Segment Start: Passage provided

Is your money working as hard as you – Savings v/s Investments
I am sure you would have come across this question many a times. How would one answer it?
If I draw an analogy, I would cite the example of your very own yearly appraisal. How many of us would be unhappy if the annual increment was less than 10%. Haven’t we got used to even higher increment rates? Anything lesser than 10% would be very disappointing, isn’t it?
Why would it be disappointing? We would cite inflation, higher costs of rent, EMIs, school fees, groceries, daily expenses, discretionary spends etc…
If you think that all your hard work deserves a better increment, why should this not apply to your own investments / savings? After all aren’t we saving / investing for our future goals, wouldn’t these also not experience the same inflationary pressure as we do in our day to day lives.
Hence, only if you can beat inflation can you stay ahead of your monthly expenses. Same applies to your investments.
Don’t you think it’s fair to expect your investments to generate same or better returns than your annual increment rates?
That is why you should always ask yourself, is my Money working as hard as me??
This brings me to the next logical step – defining Savings & Investments. This will help answer the above question.
Savings
Typically means as we learnt when we were kids, money kept aside for a rainy day. Hence this amount would be liquid cash or nearly liquid cash kept aside to meet any eventuality – job loss, medical emergency, short term fund requirement, loan request from friend / family etc.. Typical yardstick is 6-8 months of total monthly expenses must be kept aside in liquid / near liquid form. Cash on hand, cash at bank, FDs, RDs, Liquid Mutual Funds is where one parks this fund.
Since this money is kept aside for short term horizon the returns on this would vary from 0% (cash at home) to a max of 6-8% pre – tax. This would not beat inflation and hence can never be used as a vehicle for achieving your long term goals.

Segment End: Passage provided

Questions on the material
a: Rewrite the paragraph of the passage on savings versus investments that begins "Typically means as we learnt" in shorter form, keeping its main facts.
b: Set down the words of the passage on savings versus investments, starting with "Is your money" and going on through "one answer it?".
The lines after this point are separate material, distinct from the passage on savings versus investments.

Segment Start: Data section

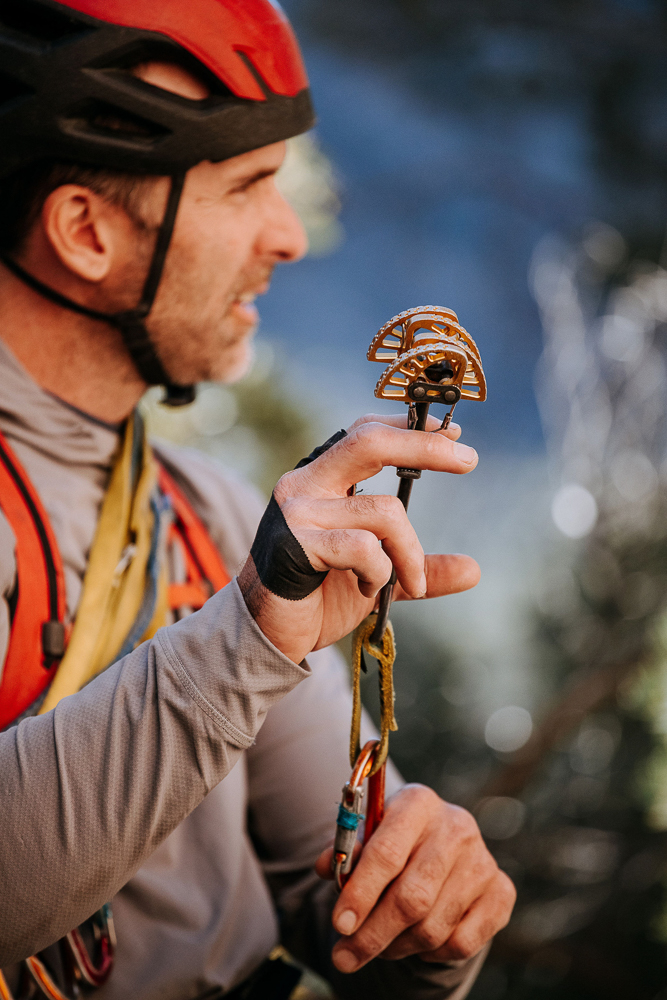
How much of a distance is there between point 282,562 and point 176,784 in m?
0.24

Segment End: Data section

Results
a: Savings are money set aside for a rainy day: liquid or nearly liquid cash held for emergencies such as job loss, a medical emergency, a short-term fund requirement, or a loan request from friends or family. The usual yardstick is 6-8 months of total monthly expenses. This fund is kept as cash on hand, cash at bank, FDs, RDs, or liquid mutual funds.

b:
Is your money working as hard as you – Savings v/s Investments
I am sure you would have come across this question many a times. How would one answer it?